> **Source passage**
· · · ·

JISCPress: A document discussion platform

We’re very pleased to announce that JISC have agreed to fund JISCPress, a six-month, £32,500 project led by the University of Lincoln, in partnership with the Open University and based on WriteToReply. JISCPress will provide a scalable community platform for publishing and discussing project calls and final reports, in order to support the grant bidding and project dissemination processes.

As you may know, WriteToReply is run in our spare time – lots of late nights and busy lunchtimes. Since launching the re-publication of the Digital Britain – Interim Report, we’ve been looking for ways to bring benefits from our work on WriteToReply, into the Higher Education community where we work. JISC fund much of the UK development and innovation in the use of ICT in teaching and research and in March, announced their Rapid Innovations funding call.

We quickly re-published the call on WriteToReply to demonstrate the benefits of publishing funding calls in this way and then went on to submit a bid which proposed a community platform for the JISC funding call process, based on our experience of setting up and running WriteToReply. As with WriteToReply, this will be an open, public project and all documentation and code will be available under open licenses.

JISCPress is a platform aimed at people working in UK Higher Education, but the platform itself could be easily adapted for other uses, just as WriteToReply is primarily focused on government consultation documents. The final platform will be available as an Amazon Machine Image so anyone will be able to host their own multi-document discussion platform with all the benefits you see on WriteToReply plus the additional features we’ll be developing throughout this project. We’re already advocating the use the platform in our own universities for the open (and closed) discussion of institutional strategies, for the critique of texts by students and for peer-review of research papers. What might you use it for?

Over on the JISCPress project blog, you’ll find links to a mailing listwiki and code repository. Feel free to join us if this WriteToReply spin-off appeals to you. If you know anyone that might be interested, please do let them know.

You’re probably already aware that WriteToReply uses WordPress Multi-User and CommentPressEddie Tejeda, the developer of CommentPress will be working with us on the project and this will result in significant further development of CommentPress 2. So, if you’re interested in WPMU and CommentPress (as many people are), please consider following, contributing to and testing JISCPress.

We should also note that while the project is a spin-off of our work on WriteToReply, neither Tony or Joss are personally receiving any funds from JISC.  The contributions from JISC to cover our time on this project are paid directly to our employers and does not result in any financial benefit to us or WriteToReply (which is in the process of being formalised as a non-profit business).  In other words, while WriteToReply is a personal project, JISCPress is part of our normal work as employees of our universities (both Tony and I are expected to routinely bid and win project funds – you get used to it after a while!). Money has been allocated to fund dedicated developer time to the project, which will pay Eddie and Alex, a student at the University of Lincoln, for their work as freelancers.

· · · ·

> **Data shown**
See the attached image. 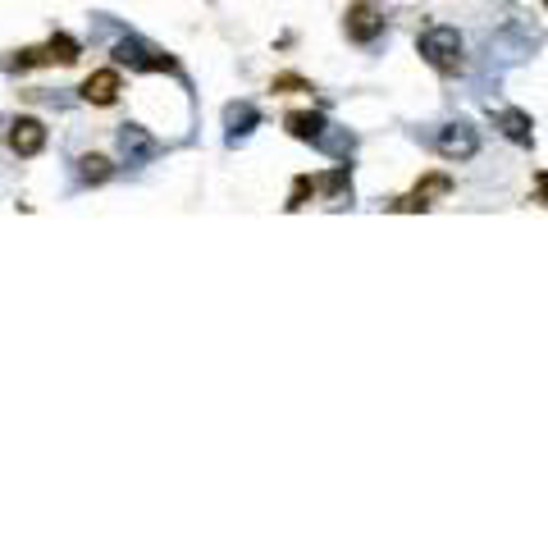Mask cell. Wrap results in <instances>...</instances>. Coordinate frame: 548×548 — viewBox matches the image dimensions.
<instances>
[{
    "label": "cell",
    "mask_w": 548,
    "mask_h": 548,
    "mask_svg": "<svg viewBox=\"0 0 548 548\" xmlns=\"http://www.w3.org/2000/svg\"><path fill=\"white\" fill-rule=\"evenodd\" d=\"M416 51H420V60L435 69L439 78H457L461 64H466V42H461V32L448 28V23H429V28H420Z\"/></svg>",
    "instance_id": "obj_1"
},
{
    "label": "cell",
    "mask_w": 548,
    "mask_h": 548,
    "mask_svg": "<svg viewBox=\"0 0 548 548\" xmlns=\"http://www.w3.org/2000/svg\"><path fill=\"white\" fill-rule=\"evenodd\" d=\"M78 55H83V46L73 42L69 32H55L46 46H28V51H14L0 60V69H37V64H78Z\"/></svg>",
    "instance_id": "obj_2"
},
{
    "label": "cell",
    "mask_w": 548,
    "mask_h": 548,
    "mask_svg": "<svg viewBox=\"0 0 548 548\" xmlns=\"http://www.w3.org/2000/svg\"><path fill=\"white\" fill-rule=\"evenodd\" d=\"M114 64H129L137 73H179V60L165 55L161 46L142 42V37H120L114 42Z\"/></svg>",
    "instance_id": "obj_3"
},
{
    "label": "cell",
    "mask_w": 548,
    "mask_h": 548,
    "mask_svg": "<svg viewBox=\"0 0 548 548\" xmlns=\"http://www.w3.org/2000/svg\"><path fill=\"white\" fill-rule=\"evenodd\" d=\"M384 28H388V19L375 0H357V5H347V14H343V32H347V42H357V46H375L384 37Z\"/></svg>",
    "instance_id": "obj_4"
},
{
    "label": "cell",
    "mask_w": 548,
    "mask_h": 548,
    "mask_svg": "<svg viewBox=\"0 0 548 548\" xmlns=\"http://www.w3.org/2000/svg\"><path fill=\"white\" fill-rule=\"evenodd\" d=\"M435 151L444 155V161H476L480 155V133L466 124V120H453V124H444L439 133H435Z\"/></svg>",
    "instance_id": "obj_5"
},
{
    "label": "cell",
    "mask_w": 548,
    "mask_h": 548,
    "mask_svg": "<svg viewBox=\"0 0 548 548\" xmlns=\"http://www.w3.org/2000/svg\"><path fill=\"white\" fill-rule=\"evenodd\" d=\"M120 155L129 161V170H142V165H151L155 155H161V142H155L142 124H124L120 129Z\"/></svg>",
    "instance_id": "obj_6"
},
{
    "label": "cell",
    "mask_w": 548,
    "mask_h": 548,
    "mask_svg": "<svg viewBox=\"0 0 548 548\" xmlns=\"http://www.w3.org/2000/svg\"><path fill=\"white\" fill-rule=\"evenodd\" d=\"M10 151L23 155V161L42 155L46 151V124L37 120V114H19V120L10 124Z\"/></svg>",
    "instance_id": "obj_7"
},
{
    "label": "cell",
    "mask_w": 548,
    "mask_h": 548,
    "mask_svg": "<svg viewBox=\"0 0 548 548\" xmlns=\"http://www.w3.org/2000/svg\"><path fill=\"white\" fill-rule=\"evenodd\" d=\"M78 92H83V101L87 105H114V101H120V92H124V78H120V69H96V73H87L83 78V87H78Z\"/></svg>",
    "instance_id": "obj_8"
},
{
    "label": "cell",
    "mask_w": 548,
    "mask_h": 548,
    "mask_svg": "<svg viewBox=\"0 0 548 548\" xmlns=\"http://www.w3.org/2000/svg\"><path fill=\"white\" fill-rule=\"evenodd\" d=\"M448 192H453V179H448V174H425V179L416 183L411 197H398V202H394V211H429L439 197H448Z\"/></svg>",
    "instance_id": "obj_9"
},
{
    "label": "cell",
    "mask_w": 548,
    "mask_h": 548,
    "mask_svg": "<svg viewBox=\"0 0 548 548\" xmlns=\"http://www.w3.org/2000/svg\"><path fill=\"white\" fill-rule=\"evenodd\" d=\"M256 124H261V110H256L252 101H233V105H224V142H228V146L247 142Z\"/></svg>",
    "instance_id": "obj_10"
},
{
    "label": "cell",
    "mask_w": 548,
    "mask_h": 548,
    "mask_svg": "<svg viewBox=\"0 0 548 548\" xmlns=\"http://www.w3.org/2000/svg\"><path fill=\"white\" fill-rule=\"evenodd\" d=\"M284 129H288L297 142H311V146H316V142L325 137L329 120H325L320 110H288V114H284Z\"/></svg>",
    "instance_id": "obj_11"
},
{
    "label": "cell",
    "mask_w": 548,
    "mask_h": 548,
    "mask_svg": "<svg viewBox=\"0 0 548 548\" xmlns=\"http://www.w3.org/2000/svg\"><path fill=\"white\" fill-rule=\"evenodd\" d=\"M494 124L502 129V137H507V142H517V146H535V120H530L526 110H512V105H507V110H494Z\"/></svg>",
    "instance_id": "obj_12"
},
{
    "label": "cell",
    "mask_w": 548,
    "mask_h": 548,
    "mask_svg": "<svg viewBox=\"0 0 548 548\" xmlns=\"http://www.w3.org/2000/svg\"><path fill=\"white\" fill-rule=\"evenodd\" d=\"M316 192H325V197H334V202L352 197V165H347V161H338L329 174H320V179H316Z\"/></svg>",
    "instance_id": "obj_13"
},
{
    "label": "cell",
    "mask_w": 548,
    "mask_h": 548,
    "mask_svg": "<svg viewBox=\"0 0 548 548\" xmlns=\"http://www.w3.org/2000/svg\"><path fill=\"white\" fill-rule=\"evenodd\" d=\"M316 151L334 155V161H352V151H357V137H352L347 129H338V124H329V129H325V137L316 142Z\"/></svg>",
    "instance_id": "obj_14"
},
{
    "label": "cell",
    "mask_w": 548,
    "mask_h": 548,
    "mask_svg": "<svg viewBox=\"0 0 548 548\" xmlns=\"http://www.w3.org/2000/svg\"><path fill=\"white\" fill-rule=\"evenodd\" d=\"M78 179H83L87 187H96V183H110L114 179V165L105 161V155H83V161H78Z\"/></svg>",
    "instance_id": "obj_15"
},
{
    "label": "cell",
    "mask_w": 548,
    "mask_h": 548,
    "mask_svg": "<svg viewBox=\"0 0 548 548\" xmlns=\"http://www.w3.org/2000/svg\"><path fill=\"white\" fill-rule=\"evenodd\" d=\"M306 197H316V179H311V174H297L284 206H288V211H302V206H306Z\"/></svg>",
    "instance_id": "obj_16"
},
{
    "label": "cell",
    "mask_w": 548,
    "mask_h": 548,
    "mask_svg": "<svg viewBox=\"0 0 548 548\" xmlns=\"http://www.w3.org/2000/svg\"><path fill=\"white\" fill-rule=\"evenodd\" d=\"M270 92H316V87H311V83H306L302 73H274Z\"/></svg>",
    "instance_id": "obj_17"
}]
</instances>
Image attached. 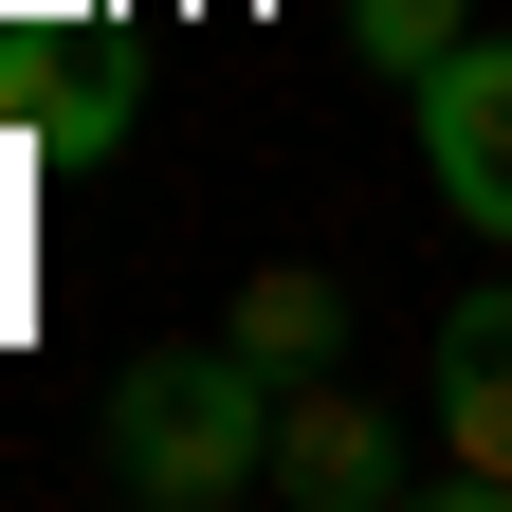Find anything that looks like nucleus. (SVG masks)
Wrapping results in <instances>:
<instances>
[{
	"label": "nucleus",
	"mask_w": 512,
	"mask_h": 512,
	"mask_svg": "<svg viewBox=\"0 0 512 512\" xmlns=\"http://www.w3.org/2000/svg\"><path fill=\"white\" fill-rule=\"evenodd\" d=\"M458 37H476V0H348V55H366V74H403V92H421Z\"/></svg>",
	"instance_id": "nucleus-7"
},
{
	"label": "nucleus",
	"mask_w": 512,
	"mask_h": 512,
	"mask_svg": "<svg viewBox=\"0 0 512 512\" xmlns=\"http://www.w3.org/2000/svg\"><path fill=\"white\" fill-rule=\"evenodd\" d=\"M275 494H293V512L403 494V439H384V403H366L348 366H293V384H275Z\"/></svg>",
	"instance_id": "nucleus-3"
},
{
	"label": "nucleus",
	"mask_w": 512,
	"mask_h": 512,
	"mask_svg": "<svg viewBox=\"0 0 512 512\" xmlns=\"http://www.w3.org/2000/svg\"><path fill=\"white\" fill-rule=\"evenodd\" d=\"M421 183L458 202V238H512V37H458L421 74Z\"/></svg>",
	"instance_id": "nucleus-2"
},
{
	"label": "nucleus",
	"mask_w": 512,
	"mask_h": 512,
	"mask_svg": "<svg viewBox=\"0 0 512 512\" xmlns=\"http://www.w3.org/2000/svg\"><path fill=\"white\" fill-rule=\"evenodd\" d=\"M238 348L256 366H348V275H311V256H275V275H238Z\"/></svg>",
	"instance_id": "nucleus-6"
},
{
	"label": "nucleus",
	"mask_w": 512,
	"mask_h": 512,
	"mask_svg": "<svg viewBox=\"0 0 512 512\" xmlns=\"http://www.w3.org/2000/svg\"><path fill=\"white\" fill-rule=\"evenodd\" d=\"M110 494H147V512L275 494V366H256L238 330L220 348H147L110 384Z\"/></svg>",
	"instance_id": "nucleus-1"
},
{
	"label": "nucleus",
	"mask_w": 512,
	"mask_h": 512,
	"mask_svg": "<svg viewBox=\"0 0 512 512\" xmlns=\"http://www.w3.org/2000/svg\"><path fill=\"white\" fill-rule=\"evenodd\" d=\"M439 476H458V494H512V275L439 311Z\"/></svg>",
	"instance_id": "nucleus-4"
},
{
	"label": "nucleus",
	"mask_w": 512,
	"mask_h": 512,
	"mask_svg": "<svg viewBox=\"0 0 512 512\" xmlns=\"http://www.w3.org/2000/svg\"><path fill=\"white\" fill-rule=\"evenodd\" d=\"M0 74H19V147H55V165L128 147V55L110 37H37V55H0Z\"/></svg>",
	"instance_id": "nucleus-5"
}]
</instances>
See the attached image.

· · · ·

In the JISCPress announcement, what form will the final platform be released in?

As an Amazon Machine Image.